[Stored data entries]
__________

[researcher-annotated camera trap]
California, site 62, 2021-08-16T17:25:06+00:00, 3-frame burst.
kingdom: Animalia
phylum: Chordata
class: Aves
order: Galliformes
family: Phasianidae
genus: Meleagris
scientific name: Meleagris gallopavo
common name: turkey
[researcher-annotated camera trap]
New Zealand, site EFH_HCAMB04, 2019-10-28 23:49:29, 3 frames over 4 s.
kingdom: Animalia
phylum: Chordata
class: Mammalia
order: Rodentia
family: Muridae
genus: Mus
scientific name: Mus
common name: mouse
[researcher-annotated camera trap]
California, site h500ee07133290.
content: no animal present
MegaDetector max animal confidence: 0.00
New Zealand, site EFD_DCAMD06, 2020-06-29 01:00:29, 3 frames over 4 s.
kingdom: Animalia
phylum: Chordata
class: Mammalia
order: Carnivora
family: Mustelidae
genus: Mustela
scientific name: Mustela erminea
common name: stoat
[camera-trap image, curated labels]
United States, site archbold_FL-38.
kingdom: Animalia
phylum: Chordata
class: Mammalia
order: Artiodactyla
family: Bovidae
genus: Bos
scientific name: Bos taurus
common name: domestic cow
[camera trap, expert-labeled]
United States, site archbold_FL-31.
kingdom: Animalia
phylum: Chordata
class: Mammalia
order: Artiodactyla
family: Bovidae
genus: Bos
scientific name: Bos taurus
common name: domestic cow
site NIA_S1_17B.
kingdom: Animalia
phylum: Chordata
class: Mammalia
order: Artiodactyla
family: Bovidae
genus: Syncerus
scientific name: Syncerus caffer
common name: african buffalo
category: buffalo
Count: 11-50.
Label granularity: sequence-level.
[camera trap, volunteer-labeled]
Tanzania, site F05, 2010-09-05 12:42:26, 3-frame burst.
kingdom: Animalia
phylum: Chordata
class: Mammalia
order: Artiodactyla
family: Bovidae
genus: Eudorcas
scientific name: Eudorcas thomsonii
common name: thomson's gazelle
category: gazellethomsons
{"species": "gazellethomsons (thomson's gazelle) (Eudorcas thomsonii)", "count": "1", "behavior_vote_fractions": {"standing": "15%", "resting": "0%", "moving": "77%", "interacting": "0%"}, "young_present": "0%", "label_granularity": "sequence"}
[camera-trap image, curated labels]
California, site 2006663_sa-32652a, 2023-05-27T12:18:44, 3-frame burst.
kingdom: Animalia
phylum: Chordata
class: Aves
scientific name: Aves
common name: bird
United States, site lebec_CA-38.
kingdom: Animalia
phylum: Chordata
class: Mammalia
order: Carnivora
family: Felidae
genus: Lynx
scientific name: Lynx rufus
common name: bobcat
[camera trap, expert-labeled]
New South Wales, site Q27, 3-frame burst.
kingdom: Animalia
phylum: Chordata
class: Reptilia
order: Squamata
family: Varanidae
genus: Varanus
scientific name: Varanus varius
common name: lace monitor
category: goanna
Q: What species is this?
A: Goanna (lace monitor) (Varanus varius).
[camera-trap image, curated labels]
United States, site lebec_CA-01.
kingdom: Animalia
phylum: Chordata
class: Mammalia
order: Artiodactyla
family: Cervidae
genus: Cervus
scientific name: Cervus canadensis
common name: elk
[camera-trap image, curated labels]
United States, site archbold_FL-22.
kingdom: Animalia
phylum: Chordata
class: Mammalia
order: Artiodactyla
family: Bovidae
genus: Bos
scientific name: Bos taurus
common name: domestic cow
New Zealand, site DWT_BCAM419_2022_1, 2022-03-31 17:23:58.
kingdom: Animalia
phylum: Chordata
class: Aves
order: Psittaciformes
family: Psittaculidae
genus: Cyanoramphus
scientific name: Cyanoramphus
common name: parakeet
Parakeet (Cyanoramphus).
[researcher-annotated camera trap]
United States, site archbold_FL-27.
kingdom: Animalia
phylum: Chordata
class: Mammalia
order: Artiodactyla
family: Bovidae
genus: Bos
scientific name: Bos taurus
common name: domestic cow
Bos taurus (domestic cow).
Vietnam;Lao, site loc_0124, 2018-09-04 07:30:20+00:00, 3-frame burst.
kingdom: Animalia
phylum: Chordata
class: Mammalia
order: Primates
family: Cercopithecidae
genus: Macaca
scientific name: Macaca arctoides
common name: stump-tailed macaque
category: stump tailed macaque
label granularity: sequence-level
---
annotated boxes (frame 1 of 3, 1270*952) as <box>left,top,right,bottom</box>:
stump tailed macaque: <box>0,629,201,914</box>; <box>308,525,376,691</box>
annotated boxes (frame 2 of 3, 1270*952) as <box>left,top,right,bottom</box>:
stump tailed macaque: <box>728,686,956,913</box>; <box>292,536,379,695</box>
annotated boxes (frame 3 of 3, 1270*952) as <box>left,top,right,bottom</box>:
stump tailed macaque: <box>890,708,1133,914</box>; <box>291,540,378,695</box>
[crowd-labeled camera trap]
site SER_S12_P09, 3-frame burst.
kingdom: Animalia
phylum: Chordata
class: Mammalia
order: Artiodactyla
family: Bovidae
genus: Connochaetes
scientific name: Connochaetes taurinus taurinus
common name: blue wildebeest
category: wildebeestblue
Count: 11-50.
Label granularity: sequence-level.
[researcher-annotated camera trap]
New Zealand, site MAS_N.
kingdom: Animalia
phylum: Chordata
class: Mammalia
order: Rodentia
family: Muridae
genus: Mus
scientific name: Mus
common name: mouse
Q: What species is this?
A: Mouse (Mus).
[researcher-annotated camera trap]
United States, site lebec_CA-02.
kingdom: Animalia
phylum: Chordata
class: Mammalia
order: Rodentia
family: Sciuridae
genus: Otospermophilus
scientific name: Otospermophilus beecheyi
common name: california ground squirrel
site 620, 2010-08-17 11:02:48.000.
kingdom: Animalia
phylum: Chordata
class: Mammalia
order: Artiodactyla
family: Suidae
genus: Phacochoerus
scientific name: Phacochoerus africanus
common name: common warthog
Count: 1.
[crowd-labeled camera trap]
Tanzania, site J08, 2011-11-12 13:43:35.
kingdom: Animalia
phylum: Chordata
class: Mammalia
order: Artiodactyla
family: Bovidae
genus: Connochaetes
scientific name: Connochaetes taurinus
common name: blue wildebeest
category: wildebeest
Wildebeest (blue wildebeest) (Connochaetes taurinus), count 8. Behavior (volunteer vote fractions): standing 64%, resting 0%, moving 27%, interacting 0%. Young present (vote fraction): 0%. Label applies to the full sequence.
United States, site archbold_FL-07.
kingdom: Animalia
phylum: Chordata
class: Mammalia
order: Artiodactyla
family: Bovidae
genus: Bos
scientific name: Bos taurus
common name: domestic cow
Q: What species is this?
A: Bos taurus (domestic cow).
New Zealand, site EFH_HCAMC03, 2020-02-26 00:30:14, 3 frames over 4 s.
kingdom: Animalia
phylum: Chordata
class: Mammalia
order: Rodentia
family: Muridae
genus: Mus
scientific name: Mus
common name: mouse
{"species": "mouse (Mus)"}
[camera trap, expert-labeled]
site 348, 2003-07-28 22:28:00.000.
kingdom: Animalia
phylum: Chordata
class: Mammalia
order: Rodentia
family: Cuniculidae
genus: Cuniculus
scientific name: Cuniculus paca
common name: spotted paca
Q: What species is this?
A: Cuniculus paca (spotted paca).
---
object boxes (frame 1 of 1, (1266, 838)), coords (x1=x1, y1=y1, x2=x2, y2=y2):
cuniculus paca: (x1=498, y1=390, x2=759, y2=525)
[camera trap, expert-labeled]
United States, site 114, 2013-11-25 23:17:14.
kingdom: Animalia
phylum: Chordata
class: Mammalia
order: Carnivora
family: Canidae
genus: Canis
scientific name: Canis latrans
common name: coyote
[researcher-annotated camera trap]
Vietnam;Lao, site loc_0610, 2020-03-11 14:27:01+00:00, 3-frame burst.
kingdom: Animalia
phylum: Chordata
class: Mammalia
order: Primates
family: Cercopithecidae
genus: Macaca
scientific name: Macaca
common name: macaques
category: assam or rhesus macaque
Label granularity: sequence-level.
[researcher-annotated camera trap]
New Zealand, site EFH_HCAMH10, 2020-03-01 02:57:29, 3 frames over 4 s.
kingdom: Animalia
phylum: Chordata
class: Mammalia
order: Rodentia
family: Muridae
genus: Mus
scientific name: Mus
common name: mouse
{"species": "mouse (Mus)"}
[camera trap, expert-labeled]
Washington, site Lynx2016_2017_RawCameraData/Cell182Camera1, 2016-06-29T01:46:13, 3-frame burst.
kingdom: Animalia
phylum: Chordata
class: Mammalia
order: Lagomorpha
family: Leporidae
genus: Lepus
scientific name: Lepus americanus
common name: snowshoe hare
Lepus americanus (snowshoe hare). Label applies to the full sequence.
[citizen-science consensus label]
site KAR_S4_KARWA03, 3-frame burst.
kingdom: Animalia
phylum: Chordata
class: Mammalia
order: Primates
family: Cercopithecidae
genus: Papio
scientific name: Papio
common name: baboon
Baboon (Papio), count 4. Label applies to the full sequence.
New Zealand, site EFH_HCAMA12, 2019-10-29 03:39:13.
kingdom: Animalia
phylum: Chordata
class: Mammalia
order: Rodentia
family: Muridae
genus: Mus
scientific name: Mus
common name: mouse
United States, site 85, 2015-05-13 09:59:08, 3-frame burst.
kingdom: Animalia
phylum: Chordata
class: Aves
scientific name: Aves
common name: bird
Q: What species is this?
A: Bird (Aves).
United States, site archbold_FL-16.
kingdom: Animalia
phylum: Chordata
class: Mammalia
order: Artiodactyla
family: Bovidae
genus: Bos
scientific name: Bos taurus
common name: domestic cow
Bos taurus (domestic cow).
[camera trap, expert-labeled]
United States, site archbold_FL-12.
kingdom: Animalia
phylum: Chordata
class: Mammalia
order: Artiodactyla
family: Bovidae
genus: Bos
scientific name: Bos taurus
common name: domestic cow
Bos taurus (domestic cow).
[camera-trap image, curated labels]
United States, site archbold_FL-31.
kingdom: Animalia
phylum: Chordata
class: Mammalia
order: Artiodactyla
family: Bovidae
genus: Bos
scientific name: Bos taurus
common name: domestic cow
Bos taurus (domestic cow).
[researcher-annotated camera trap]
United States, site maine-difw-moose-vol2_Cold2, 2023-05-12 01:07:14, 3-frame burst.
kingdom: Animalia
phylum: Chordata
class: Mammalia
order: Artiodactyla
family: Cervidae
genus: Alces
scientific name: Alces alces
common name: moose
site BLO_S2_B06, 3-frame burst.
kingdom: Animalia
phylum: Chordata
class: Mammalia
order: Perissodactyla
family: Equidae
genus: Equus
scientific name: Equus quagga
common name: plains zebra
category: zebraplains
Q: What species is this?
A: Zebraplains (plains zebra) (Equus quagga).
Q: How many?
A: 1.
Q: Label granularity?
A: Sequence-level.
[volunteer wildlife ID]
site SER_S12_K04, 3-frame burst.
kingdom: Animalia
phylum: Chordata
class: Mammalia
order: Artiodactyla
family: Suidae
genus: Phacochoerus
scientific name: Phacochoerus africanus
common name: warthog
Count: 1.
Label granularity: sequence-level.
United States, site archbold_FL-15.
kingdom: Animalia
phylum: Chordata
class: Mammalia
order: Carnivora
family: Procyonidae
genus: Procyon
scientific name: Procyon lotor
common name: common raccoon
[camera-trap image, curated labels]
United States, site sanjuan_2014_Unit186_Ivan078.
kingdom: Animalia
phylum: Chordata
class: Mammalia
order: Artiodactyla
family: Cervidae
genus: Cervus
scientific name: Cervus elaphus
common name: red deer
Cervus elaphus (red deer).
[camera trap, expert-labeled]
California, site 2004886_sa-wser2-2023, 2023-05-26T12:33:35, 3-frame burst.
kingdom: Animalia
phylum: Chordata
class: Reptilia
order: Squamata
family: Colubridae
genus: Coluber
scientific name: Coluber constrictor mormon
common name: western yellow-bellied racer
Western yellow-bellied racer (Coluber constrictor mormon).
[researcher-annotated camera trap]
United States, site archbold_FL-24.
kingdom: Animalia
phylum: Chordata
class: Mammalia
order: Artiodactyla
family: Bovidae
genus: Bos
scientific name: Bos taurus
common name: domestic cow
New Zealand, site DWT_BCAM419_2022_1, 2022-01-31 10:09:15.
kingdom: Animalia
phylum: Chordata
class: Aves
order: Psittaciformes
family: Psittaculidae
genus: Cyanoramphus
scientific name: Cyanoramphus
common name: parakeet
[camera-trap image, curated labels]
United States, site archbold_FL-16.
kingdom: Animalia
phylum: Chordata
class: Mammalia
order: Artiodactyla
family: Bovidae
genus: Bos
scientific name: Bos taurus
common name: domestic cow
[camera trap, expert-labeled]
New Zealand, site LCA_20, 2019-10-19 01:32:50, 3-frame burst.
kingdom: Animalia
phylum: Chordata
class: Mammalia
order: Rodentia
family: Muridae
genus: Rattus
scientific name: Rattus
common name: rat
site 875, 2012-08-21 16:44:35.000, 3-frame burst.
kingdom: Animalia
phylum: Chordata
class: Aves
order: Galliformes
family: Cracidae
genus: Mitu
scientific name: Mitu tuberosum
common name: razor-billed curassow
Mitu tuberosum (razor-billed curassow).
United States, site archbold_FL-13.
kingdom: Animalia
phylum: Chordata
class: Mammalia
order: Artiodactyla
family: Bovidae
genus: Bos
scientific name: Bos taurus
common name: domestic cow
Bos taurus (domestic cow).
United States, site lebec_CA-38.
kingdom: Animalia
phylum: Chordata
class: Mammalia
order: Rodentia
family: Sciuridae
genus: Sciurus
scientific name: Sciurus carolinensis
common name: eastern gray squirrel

__________

ACTIVITY: Reproduce the entries exactly, starting at their first line and stopping after the line with "category: gazellethomsons".

ANSWER TO THIS TASK:
[researcher-annotated camera trap]
California, site 62, 2021-08-16T17:25:06+00:00, 3-frame burst.
kingdom: Animalia
phylum: Chordata
class: Aves
order: Galliformes
family: Phasianidae
genus: Meleagris
scientific name: Meleagris gallopavo
common name: turkey
[researcher-annotated camera trap]
New Zealand, site EFH_HCAMB04, 2019-10-28 23:49:29, 3 frames over 4 s.
kingdom: Animalia
phylum: Chordata
class: Mammalia
order: Rodentia
family: Muridae
genus: Mus
scientific name: Mus
common name: mouse
[researcher-annotated camera trap]
California, site h500ee07133290.
content: no animal present
MegaDetector max animal confidence: 0.00
New Zealand, site EFD_DCAMD06, 2020-06-29 01:00:29, 3 frames over 4 s.
kingdom: Animalia
phylum: Chordata
class: Mammalia
order: Carnivora
family: Mustelidae
genus: Mustela
scientific name: Mustela erminea
common name: stoat
[camera-trap image, curated labels]
United States, site archbold_FL-38.
kingdom: Animalia
phylum: Chordata
class: Mammalia
order: Artiodactyla
family: Bovidae
genus: Bos
scientific name: Bos taurus
common name: domestic cow
[camera trap, expert-labeled]
United States, site archbold_FL-31.
kingdom: Animalia
phylum: Chordata
class: Mammalia
order: Artiodactyla
family: Bovidae
genus: Bos
scientific name: Bos taurus
common name: domestic cow
site NIA_S1_17B.
kingdom: Animalia
phylum: Chordata
class: Mammalia
order: Artiodactyla
family: Bovidae
genus: Syncerus
scientific name: Syncerus caffer
common name: african buffalo
category: buffalo
Count: 11-50.
Label granularity: sequence-level.
[camera trap, volunteer-labeled]
Tanzania, site F05, 2010-09-05 12:42:26, 3-frame burst.
kingdom: Animalia
phylum: Chordata
class: Mammalia
order: Artiodactyla
family: Bovidae
genus: Eudorcas
scientific name: Eudorcas thomsonii
common name: thomson's gazelle
category: gazellethomsons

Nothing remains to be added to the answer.